— start RECORDS PROVIDED —

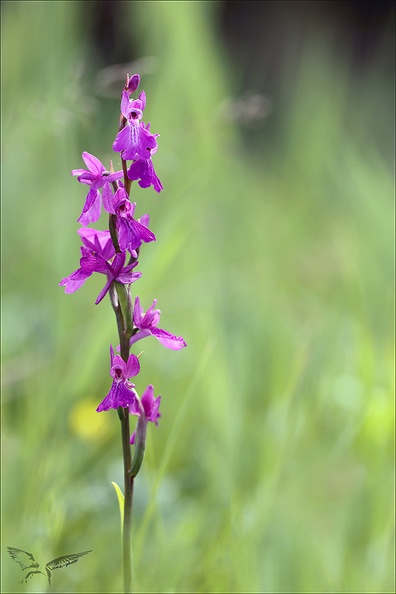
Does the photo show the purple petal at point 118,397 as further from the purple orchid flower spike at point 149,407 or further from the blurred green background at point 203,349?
the blurred green background at point 203,349

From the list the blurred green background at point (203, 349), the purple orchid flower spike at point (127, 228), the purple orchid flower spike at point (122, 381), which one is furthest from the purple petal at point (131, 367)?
the blurred green background at point (203, 349)

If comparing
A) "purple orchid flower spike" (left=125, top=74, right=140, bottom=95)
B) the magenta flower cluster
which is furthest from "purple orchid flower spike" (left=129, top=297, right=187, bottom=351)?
"purple orchid flower spike" (left=125, top=74, right=140, bottom=95)

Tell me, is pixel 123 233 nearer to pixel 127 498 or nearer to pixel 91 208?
pixel 91 208

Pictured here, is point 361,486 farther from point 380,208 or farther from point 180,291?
point 380,208

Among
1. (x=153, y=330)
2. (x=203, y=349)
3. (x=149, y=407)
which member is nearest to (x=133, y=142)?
(x=153, y=330)

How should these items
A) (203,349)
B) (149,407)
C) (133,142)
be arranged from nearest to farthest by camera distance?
1. (133,142)
2. (149,407)
3. (203,349)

— end RECORDS PROVIDED —

REQUIRED TASK.
Repeat the lines word for word, starting at the line containing "Pictured here, is" and ending at the final line above.

EXERCISE RESULT.
Pictured here, is point 361,486 farther from point 380,208 or farther from point 180,291?
point 380,208

Among
1. (x=153, y=330)
2. (x=203, y=349)
3. (x=149, y=407)
which member is nearest to (x=133, y=142)?
(x=153, y=330)

How should these items
A) (203,349)
B) (149,407)
C) (133,142)
be arranged from nearest to farthest by camera distance?
1. (133,142)
2. (149,407)
3. (203,349)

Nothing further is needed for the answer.